Exercise input

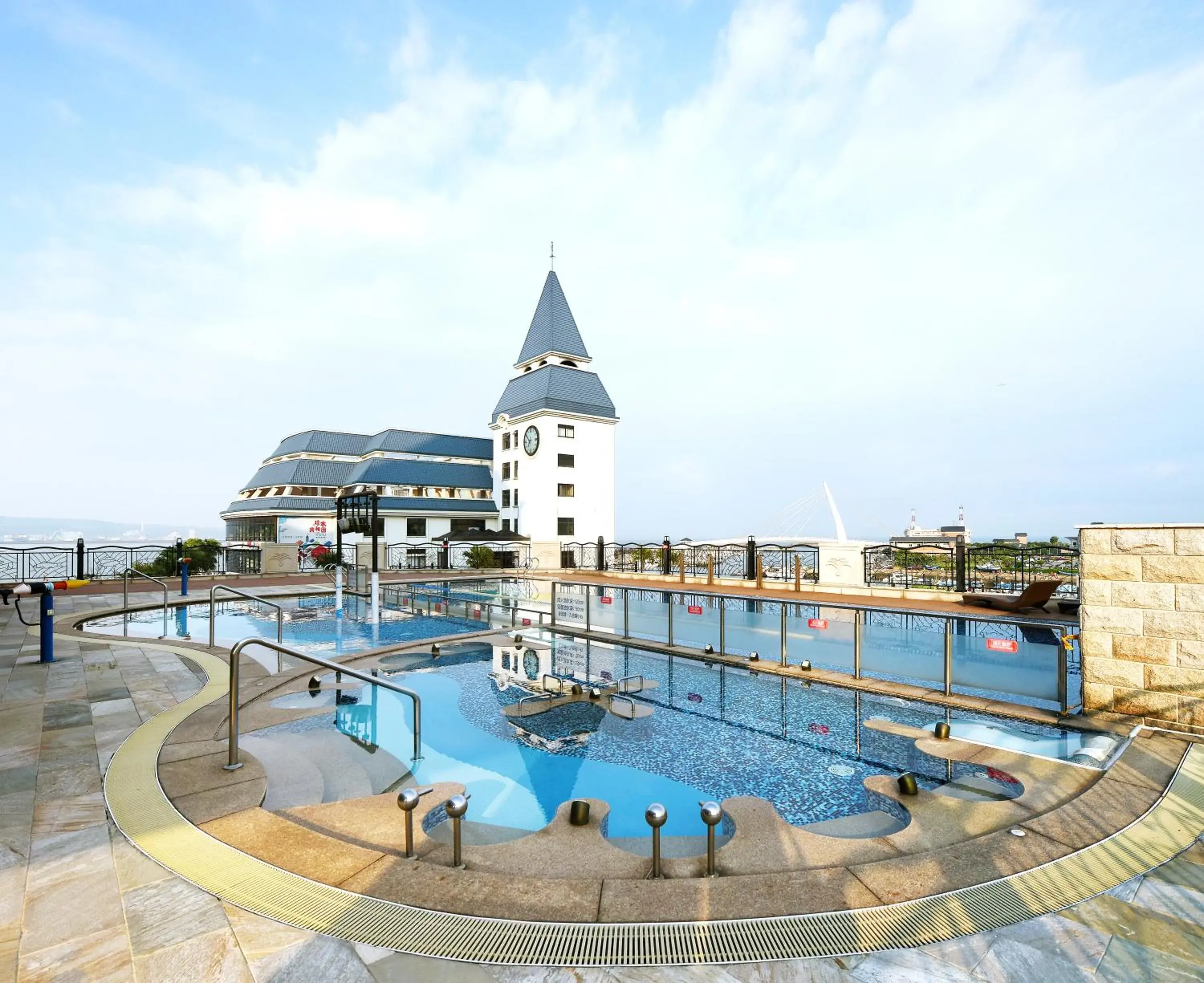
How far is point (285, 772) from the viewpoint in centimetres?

* * *

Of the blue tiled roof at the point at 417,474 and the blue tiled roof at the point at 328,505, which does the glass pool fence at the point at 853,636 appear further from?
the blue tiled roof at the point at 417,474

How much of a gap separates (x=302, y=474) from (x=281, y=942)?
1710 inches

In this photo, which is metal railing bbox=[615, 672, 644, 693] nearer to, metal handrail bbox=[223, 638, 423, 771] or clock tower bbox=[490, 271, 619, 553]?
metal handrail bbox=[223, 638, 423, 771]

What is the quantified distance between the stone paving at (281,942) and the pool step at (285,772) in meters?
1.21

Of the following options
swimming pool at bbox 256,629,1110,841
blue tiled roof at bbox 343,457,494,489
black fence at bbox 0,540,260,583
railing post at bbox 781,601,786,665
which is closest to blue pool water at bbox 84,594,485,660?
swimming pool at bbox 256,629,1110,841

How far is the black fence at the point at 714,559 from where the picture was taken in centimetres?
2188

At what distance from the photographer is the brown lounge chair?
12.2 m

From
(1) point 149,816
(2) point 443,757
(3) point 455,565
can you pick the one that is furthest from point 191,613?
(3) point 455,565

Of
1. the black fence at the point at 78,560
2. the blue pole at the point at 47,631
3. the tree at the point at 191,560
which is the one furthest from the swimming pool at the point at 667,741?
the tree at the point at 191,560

Instructions for the task
Which lines in the rows above contain the word "roof"? Collect each of them, copied in full.

Exercise result
Of the blue tiled roof at the point at 417,474 and the blue tiled roof at the point at 328,505, which does the glass pool fence at the point at 853,636 appear further from?
the blue tiled roof at the point at 417,474
blue tiled roof at bbox 343,457,494,489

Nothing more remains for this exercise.